(Data on spatial reasoning)
▬▬▬▬▬▬▬▬▬▬
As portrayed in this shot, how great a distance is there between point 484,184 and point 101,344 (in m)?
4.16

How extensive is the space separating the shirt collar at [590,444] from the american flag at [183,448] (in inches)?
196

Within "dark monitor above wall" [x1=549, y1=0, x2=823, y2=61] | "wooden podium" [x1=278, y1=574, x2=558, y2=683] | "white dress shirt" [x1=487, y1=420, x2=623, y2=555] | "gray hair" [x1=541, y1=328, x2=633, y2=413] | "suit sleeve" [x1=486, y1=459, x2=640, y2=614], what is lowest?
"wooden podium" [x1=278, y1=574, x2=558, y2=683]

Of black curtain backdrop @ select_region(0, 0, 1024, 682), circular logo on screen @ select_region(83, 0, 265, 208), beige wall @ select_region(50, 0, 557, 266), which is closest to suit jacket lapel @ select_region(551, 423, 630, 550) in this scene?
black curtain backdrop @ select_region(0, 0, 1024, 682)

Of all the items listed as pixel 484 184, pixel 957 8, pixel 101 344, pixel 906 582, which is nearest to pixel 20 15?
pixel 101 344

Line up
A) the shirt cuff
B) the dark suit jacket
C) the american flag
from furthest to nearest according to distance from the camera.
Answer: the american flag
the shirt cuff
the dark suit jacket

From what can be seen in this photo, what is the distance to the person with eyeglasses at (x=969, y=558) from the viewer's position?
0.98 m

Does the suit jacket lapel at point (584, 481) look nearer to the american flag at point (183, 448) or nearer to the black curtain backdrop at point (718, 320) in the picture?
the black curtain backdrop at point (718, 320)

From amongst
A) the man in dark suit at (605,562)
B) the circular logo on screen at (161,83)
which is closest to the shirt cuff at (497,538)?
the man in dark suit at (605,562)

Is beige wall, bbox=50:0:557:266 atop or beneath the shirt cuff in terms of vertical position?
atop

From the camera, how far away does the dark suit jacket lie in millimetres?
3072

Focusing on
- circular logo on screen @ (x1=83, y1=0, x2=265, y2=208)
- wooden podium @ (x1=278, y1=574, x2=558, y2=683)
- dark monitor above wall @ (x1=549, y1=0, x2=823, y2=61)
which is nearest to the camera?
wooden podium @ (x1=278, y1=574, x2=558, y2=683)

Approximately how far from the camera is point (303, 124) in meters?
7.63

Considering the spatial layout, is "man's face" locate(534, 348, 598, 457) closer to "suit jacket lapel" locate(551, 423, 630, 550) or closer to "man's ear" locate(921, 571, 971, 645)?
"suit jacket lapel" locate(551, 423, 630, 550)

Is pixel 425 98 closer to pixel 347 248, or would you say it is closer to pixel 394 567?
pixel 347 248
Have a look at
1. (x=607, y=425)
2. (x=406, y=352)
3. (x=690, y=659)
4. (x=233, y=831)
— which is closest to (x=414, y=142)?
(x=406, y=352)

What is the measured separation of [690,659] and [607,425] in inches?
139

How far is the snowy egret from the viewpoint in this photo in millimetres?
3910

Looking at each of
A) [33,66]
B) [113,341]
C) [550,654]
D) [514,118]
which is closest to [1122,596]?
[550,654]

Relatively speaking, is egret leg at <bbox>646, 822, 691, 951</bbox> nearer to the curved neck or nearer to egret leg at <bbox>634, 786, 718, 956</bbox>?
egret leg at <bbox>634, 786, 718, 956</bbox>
▬▬▬▬▬▬▬▬▬▬
» **SHORT TASK**
Rewrite the data above, replacing "camera" with "viewer" wherever it appears and leaving everything else unchanged.

» **TASK OUTPUT**
As portrayed in this shot, how great a distance is there between point 484,184 and point 101,344 (in m)?
4.16

How extensive is the space separating the shirt collar at [590,444] from the american flag at [183,448] (in inches)?
196

Within "dark monitor above wall" [x1=549, y1=0, x2=823, y2=61] | "wooden podium" [x1=278, y1=574, x2=558, y2=683] | "white dress shirt" [x1=487, y1=420, x2=623, y2=555] | "gray hair" [x1=541, y1=328, x2=633, y2=413] | "suit sleeve" [x1=486, y1=459, x2=640, y2=614], what is lowest?
"wooden podium" [x1=278, y1=574, x2=558, y2=683]

Of black curtain backdrop @ select_region(0, 0, 1024, 682), circular logo on screen @ select_region(83, 0, 265, 208), beige wall @ select_region(50, 0, 557, 266), which is closest to suit jacket lapel @ select_region(551, 423, 630, 550) in this scene?
black curtain backdrop @ select_region(0, 0, 1024, 682)

Of all the items listed as pixel 484 184, pixel 957 8, pixel 101 344, pixel 906 582, which is nearest to pixel 20 15?
pixel 101 344

Line up
A) the shirt cuff
B) the dark suit jacket
C) the american flag
from furthest to nearest according to distance from the viewer.
Answer: the american flag
the shirt cuff
the dark suit jacket

From what can be seen in this photo, what is the distance to the person with eyeglasses at (x=969, y=558) from the viewer's position?
0.98 m

Does the suit jacket lapel at point (584, 481) look nearer to the american flag at point (183, 448) or nearer to the black curtain backdrop at point (718, 320) in the picture?
the black curtain backdrop at point (718, 320)

From amongst
A) the man in dark suit at (605,562)
B) the circular logo on screen at (161,83)
which is closest to the shirt cuff at (497,538)?
the man in dark suit at (605,562)

Is beige wall, bbox=50:0:557:266 atop or beneath the shirt cuff in terms of vertical position?
atop

From the viewer, how far away does the dark suit jacket lie in millimetres?
3072

Focusing on
- circular logo on screen @ (x1=83, y1=0, x2=265, y2=208)
- wooden podium @ (x1=278, y1=574, x2=558, y2=683)
- dark monitor above wall @ (x1=549, y1=0, x2=823, y2=61)
which is nearest to the viewer?
wooden podium @ (x1=278, y1=574, x2=558, y2=683)

Approximately how far from the viewer is point (303, 124) in meters?
7.63

Considering the spatial layout, is "man's face" locate(534, 348, 598, 457) closer to "suit jacket lapel" locate(551, 423, 630, 550) or closer to "man's ear" locate(921, 571, 971, 645)?
"suit jacket lapel" locate(551, 423, 630, 550)

Is pixel 425 98 closer to pixel 347 248, or would you say it is closer to pixel 394 567?
pixel 347 248
Have a look at
1. (x=607, y=425)
2. (x=406, y=352)
3. (x=690, y=659)
4. (x=233, y=831)
— which is closest to (x=414, y=142)?
(x=406, y=352)

What is the measured separation of [690,659] and [607,425] in inches?
139

How far is the snowy egret from the viewpoint in this photo in millimetres?
3910

Looking at each of
A) [33,66]
B) [113,341]
C) [550,654]
D) [514,118]
which is closest to [1122,596]?
[550,654]

Relatively speaking, is egret leg at <bbox>646, 822, 691, 951</bbox> nearer to the curved neck or nearer to egret leg at <bbox>634, 786, 718, 956</bbox>?
egret leg at <bbox>634, 786, 718, 956</bbox>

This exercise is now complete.